Faunes ne se laisse pas mettre dans une case, elle nous défie de tenter de l’y insérer. C’est une œuvre libre et sauvage, dont le cri est très contemporain, tout en restant incontestablement singulier. Je m’adresse à cette création comme à un être, parce que, pour moi, Faunes est avant tout un personnage. C’est une entité, un mélange de tous les humains et animaux qu’elle renferme. Faunes est un être qui se rappelle, soudainement, son animalité. Heather dévore jusqu’à en avoir mal. Cette femme qui condamne Ed dans l’enclos des lions vibre de peur. Laura, dans un aquarium, pousse de toutes ses forces pour donner la vie à un inconnu né de sa chair. Ensuite, elle fuit la mort, l’ursus maritimus; le temps de la survivance. La maladie envahit les corps et les esprits. Plus rien ne semble charmant ou beau, tout est brut, sale, animal.

« C’est dans le confort que naissent les films catastrophes. » (p. 39) Ça, Christiane Vadnais l’écrit et elle le sait. Voilà sans doute pourquoi, alors que son histoire nous érafle de sa rudesse, les mots qui la racontent ne sont que douceur.
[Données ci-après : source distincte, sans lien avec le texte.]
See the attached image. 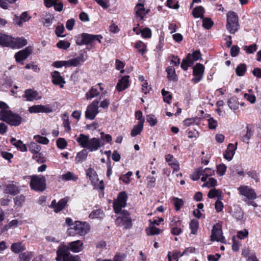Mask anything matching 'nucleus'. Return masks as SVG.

Comme la brume, son écriture nous enveloppe tendrement, la force de ce qu’elle évoque n’en est que plus brutale. Sa plume a quelque chose de la sensualité animale : elle plane dans le ciel nuageux, glisse sur les sols humides et court sur les terres arides. Je ne peux qu’admirer la manière dont l’autrice, du début à la fin, nous tient fermement entre son pouce et son index. Elle nous secoue entre réalité déroutante et ce qui n’est pas réel, pas encore. On s’égare quelque part entre rêve et cauchemar. Dans Faunes, selon moi, efficacité et littérarité s’entremêlent, ne forment qu’un. Comme quoi, quand on maîtrise l’art de choisir les mots, on n’a pas besoin de plus de 136 pages pour bouleverser. J’aborde l’œuvre comme un être, mais il y a en effet quelqu’un derrière cette œuvre, quelqu’un dont on n’a pas fini d’entendre parler. La voix de Christiane Vadnais est velours et fermeté, elle résonne haut et fort à travers les vents et le froid. J’ai hâte de l’entendre à nouveau.

Si le froid n’a pas d’odeur, si aucun parfum ne lui survit; il ne fait probablement pas si froid à l’intérieur de Faunes. Œuvre prégnante, elle laisse derrière elle des arômes de marécages, de vie, de peur et d’espoir.